Times were good, Mumma, but I've moved on.  

Truth be told, all the jokes and TMI above are just meant as a cover.  I am sad that it's all over.  I feel a bit rejected. Replaced. Obsolete.

My child will never need me on such a deep level again.  Tomorrow she'll be packing up for college, and I'll probably never see her again because she'll become some sort of genius astronaut and move to mars...all because she was breastfed.  

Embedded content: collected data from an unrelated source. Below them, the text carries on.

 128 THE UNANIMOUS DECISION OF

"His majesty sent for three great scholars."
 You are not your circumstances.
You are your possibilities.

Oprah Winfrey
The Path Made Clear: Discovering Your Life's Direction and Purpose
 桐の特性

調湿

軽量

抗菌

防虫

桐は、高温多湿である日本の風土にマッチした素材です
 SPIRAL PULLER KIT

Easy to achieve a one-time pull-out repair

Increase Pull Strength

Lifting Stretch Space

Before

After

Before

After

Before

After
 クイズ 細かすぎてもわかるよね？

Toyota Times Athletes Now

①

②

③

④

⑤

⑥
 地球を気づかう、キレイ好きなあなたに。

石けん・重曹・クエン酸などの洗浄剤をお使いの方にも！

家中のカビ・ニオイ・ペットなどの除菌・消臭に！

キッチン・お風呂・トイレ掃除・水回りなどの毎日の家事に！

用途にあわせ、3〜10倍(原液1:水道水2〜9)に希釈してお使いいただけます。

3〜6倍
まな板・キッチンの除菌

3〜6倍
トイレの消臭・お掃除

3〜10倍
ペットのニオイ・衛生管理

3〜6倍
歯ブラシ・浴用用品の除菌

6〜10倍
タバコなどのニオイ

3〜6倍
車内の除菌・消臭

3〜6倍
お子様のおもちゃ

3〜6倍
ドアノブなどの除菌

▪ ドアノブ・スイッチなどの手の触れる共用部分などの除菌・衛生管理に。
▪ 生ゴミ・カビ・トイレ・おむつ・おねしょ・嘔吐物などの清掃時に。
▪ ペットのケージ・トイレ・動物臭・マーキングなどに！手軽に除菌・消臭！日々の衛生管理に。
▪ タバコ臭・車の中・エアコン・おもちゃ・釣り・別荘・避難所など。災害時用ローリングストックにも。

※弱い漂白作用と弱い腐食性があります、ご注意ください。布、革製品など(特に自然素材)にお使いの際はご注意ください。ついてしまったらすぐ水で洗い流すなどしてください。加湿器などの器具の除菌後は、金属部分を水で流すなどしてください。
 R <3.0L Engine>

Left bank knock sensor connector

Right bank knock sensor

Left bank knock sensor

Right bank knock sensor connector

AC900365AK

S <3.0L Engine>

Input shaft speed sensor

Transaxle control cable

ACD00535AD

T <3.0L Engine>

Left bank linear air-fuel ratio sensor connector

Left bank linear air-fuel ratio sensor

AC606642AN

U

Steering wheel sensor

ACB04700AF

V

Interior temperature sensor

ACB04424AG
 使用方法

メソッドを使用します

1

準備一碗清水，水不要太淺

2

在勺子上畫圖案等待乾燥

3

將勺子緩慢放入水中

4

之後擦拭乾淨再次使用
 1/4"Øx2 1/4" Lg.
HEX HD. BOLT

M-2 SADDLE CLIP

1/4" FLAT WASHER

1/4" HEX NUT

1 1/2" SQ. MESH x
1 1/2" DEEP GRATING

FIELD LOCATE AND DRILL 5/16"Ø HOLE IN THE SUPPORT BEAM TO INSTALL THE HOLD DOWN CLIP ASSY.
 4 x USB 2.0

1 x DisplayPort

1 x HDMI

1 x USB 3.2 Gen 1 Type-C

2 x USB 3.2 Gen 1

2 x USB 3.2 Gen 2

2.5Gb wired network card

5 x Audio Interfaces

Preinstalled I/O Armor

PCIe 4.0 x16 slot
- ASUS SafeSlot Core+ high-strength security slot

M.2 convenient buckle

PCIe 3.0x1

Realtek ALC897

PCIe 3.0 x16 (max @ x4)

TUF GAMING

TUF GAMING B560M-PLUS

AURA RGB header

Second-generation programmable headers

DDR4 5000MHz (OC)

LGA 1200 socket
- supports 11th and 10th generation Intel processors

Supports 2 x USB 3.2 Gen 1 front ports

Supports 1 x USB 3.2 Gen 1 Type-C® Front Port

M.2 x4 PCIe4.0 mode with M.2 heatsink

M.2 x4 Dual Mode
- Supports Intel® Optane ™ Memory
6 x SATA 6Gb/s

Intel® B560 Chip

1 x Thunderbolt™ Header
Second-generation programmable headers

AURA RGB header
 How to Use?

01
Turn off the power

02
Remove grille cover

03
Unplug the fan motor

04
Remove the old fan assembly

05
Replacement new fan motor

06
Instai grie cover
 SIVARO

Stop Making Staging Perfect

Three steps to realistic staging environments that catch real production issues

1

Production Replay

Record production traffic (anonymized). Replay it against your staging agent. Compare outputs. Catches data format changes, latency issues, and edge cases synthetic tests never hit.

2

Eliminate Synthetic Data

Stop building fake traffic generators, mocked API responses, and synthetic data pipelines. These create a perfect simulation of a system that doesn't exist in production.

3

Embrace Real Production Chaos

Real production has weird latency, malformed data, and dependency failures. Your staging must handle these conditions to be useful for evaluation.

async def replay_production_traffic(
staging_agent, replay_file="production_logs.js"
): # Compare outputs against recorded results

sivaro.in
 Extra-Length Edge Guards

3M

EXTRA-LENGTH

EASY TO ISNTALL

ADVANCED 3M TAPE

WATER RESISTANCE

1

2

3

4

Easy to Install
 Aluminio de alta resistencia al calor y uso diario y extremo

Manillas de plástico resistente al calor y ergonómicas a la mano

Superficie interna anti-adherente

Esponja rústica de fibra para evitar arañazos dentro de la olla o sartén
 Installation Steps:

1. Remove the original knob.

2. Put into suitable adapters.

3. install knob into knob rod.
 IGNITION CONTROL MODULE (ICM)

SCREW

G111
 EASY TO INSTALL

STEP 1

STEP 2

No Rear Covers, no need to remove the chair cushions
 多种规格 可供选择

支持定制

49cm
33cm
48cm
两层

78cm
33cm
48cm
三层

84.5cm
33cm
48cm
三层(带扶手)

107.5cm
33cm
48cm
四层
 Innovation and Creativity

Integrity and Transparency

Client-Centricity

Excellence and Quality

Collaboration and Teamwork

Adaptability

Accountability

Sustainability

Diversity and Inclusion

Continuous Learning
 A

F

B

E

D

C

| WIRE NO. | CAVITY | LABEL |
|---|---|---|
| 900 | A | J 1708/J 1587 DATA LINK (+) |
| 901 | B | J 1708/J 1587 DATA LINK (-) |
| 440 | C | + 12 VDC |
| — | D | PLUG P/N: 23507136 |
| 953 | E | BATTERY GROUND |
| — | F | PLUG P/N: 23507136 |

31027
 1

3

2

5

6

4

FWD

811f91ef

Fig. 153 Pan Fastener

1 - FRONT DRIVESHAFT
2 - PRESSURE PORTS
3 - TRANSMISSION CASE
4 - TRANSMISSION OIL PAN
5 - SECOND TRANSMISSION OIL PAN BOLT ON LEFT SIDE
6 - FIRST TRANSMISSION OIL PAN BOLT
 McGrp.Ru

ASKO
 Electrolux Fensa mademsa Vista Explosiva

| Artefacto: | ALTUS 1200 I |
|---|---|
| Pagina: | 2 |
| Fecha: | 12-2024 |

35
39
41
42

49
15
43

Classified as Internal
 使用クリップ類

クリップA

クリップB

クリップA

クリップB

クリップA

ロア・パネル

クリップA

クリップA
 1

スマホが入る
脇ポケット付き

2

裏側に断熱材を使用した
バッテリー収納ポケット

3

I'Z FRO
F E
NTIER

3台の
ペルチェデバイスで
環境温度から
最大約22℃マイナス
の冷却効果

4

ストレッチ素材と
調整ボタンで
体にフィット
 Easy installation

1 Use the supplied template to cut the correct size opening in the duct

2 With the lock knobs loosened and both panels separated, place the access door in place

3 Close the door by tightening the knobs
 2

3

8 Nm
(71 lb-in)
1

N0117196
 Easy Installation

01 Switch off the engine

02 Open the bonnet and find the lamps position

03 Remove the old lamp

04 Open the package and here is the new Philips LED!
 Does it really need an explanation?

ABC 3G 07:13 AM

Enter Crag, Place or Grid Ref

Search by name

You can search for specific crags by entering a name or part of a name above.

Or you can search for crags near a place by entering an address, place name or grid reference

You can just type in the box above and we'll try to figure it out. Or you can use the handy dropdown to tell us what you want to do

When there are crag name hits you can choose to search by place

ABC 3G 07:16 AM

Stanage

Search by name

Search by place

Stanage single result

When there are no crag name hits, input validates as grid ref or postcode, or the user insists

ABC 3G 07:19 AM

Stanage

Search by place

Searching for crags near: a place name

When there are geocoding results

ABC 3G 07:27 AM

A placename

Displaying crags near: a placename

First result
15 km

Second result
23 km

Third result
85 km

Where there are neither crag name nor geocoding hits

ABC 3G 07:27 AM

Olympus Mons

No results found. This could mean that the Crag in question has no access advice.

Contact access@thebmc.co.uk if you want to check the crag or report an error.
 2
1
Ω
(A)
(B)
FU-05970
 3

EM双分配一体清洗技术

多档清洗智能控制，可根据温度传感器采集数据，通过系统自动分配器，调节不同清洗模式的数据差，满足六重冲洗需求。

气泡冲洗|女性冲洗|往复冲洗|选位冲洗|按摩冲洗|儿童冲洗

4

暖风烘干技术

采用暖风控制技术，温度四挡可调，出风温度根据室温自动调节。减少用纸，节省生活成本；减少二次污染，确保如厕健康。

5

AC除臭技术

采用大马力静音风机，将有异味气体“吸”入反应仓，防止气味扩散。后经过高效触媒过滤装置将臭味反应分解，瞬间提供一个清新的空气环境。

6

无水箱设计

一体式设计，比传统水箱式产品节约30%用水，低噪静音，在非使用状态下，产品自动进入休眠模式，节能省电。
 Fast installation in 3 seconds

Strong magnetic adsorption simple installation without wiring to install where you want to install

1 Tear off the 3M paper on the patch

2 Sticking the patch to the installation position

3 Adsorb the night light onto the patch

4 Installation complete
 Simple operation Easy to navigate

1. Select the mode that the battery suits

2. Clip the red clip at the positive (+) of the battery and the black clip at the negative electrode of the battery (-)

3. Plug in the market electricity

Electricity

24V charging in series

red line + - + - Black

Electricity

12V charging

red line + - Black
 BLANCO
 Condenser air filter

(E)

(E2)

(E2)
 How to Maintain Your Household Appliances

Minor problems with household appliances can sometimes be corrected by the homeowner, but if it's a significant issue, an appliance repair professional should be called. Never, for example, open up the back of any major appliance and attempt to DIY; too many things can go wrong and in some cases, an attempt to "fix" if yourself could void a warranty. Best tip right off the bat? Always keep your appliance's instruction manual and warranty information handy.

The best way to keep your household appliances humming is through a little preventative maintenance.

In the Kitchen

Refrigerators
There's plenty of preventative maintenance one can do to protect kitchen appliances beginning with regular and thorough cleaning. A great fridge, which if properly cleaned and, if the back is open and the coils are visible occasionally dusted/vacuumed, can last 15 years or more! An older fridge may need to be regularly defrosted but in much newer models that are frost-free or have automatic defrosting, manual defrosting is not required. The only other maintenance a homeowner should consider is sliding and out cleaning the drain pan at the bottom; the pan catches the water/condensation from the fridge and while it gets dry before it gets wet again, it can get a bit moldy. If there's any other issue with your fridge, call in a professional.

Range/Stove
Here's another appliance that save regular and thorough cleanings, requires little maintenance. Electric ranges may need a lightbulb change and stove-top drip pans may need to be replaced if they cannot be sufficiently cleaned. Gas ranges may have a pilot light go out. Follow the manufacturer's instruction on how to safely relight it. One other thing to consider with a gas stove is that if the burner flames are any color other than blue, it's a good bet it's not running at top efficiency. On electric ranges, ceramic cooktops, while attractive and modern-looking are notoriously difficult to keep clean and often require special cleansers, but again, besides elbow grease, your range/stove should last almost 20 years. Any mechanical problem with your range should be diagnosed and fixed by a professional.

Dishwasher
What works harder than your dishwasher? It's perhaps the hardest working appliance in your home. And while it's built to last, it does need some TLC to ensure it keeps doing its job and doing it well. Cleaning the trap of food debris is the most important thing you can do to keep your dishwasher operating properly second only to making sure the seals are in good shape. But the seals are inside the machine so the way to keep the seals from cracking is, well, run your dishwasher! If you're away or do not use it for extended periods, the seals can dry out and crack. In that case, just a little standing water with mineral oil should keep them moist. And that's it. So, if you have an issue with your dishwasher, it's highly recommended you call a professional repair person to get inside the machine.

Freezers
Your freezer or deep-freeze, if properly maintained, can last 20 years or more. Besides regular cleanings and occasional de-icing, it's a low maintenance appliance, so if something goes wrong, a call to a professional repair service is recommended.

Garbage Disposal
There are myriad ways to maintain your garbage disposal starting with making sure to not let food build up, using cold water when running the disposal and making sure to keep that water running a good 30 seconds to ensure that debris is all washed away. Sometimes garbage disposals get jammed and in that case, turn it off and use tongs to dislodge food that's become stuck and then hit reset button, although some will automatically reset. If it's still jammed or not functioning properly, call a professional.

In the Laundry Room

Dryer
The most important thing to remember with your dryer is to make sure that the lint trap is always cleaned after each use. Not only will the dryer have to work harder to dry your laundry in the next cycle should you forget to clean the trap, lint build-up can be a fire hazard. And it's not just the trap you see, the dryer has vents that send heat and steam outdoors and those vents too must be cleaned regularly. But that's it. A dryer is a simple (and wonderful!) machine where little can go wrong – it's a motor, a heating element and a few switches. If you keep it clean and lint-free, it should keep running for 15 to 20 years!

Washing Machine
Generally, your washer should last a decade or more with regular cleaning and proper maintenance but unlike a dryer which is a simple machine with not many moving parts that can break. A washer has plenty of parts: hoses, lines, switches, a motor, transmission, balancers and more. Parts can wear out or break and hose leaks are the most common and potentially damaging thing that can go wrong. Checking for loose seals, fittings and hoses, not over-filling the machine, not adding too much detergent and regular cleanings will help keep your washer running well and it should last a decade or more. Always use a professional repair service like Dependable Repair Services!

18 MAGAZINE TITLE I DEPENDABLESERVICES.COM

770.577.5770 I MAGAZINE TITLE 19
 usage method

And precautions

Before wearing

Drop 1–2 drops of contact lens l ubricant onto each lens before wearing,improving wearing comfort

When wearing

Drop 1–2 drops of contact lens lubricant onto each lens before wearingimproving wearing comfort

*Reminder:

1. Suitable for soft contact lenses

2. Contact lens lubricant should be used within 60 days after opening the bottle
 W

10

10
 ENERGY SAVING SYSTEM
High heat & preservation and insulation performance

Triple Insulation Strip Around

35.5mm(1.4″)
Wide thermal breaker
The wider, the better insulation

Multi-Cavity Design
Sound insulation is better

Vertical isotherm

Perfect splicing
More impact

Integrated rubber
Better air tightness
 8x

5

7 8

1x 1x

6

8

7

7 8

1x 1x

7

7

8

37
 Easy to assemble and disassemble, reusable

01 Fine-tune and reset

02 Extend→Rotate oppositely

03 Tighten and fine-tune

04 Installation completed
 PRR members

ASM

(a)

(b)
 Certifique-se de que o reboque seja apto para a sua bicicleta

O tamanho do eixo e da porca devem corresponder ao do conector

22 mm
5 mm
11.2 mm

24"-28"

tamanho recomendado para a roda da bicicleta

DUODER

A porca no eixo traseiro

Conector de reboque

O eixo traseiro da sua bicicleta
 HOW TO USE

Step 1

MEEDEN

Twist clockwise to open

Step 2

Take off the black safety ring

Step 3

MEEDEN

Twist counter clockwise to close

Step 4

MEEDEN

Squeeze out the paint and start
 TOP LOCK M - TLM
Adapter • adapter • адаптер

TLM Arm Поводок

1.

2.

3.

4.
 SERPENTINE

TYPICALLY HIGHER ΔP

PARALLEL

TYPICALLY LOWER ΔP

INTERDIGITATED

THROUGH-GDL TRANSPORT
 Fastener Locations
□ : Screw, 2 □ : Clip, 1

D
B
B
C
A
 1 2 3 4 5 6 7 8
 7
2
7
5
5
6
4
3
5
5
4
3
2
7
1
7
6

Plus, the fact that the human body can provide nourishment for our offspring is pretty remarkable.  My body was taking all the pie, potato chips, and blood orange San Pellegrino I was consuming and turning it into milk.  When I wasn't busy feeling like a dairy cow, I felt like I was performing some kind of magic.  

And unless we have a major change of heart, (or a major birth control were all thinking it) Vivi will be our last baby.  My magical, lactating breasts are gone forever.  Sob.  All I have left are my raisins in the sun, a breast pump/ planter, and a hefty formula bill.  

Then again, now that she's no longer nursing, Vivi sleeps through the night most of the time.  And when I get a full eight hours of sleep, forget everything else I just said, I wake up looking like this:  

Instead of this:

So worth it.  

Monday, October 6, 2014

Parenting, Currently

Vivi kept me up till 2 am last night for unknown reasons.  Maybe she's teething?  Maybe her tummy was bothering her?  Maybe she was too hot? Or too cold?  Only one thing was clear: Homeslice was not happy.

And after hours of wailing, whining, and sleeping on top of me, she still woke up for the day at 6 am.  I knew she was trouble when she walked in.  

She's currently napping, so I'm lounging on the couch with this:
(Lunch of champions...)

My living room looks like this:

And Maddie Bear is doing this:
(Parental-approved rotting of the brain!)

Moral of the story?  Mumma is unable to function on four hours of sleep.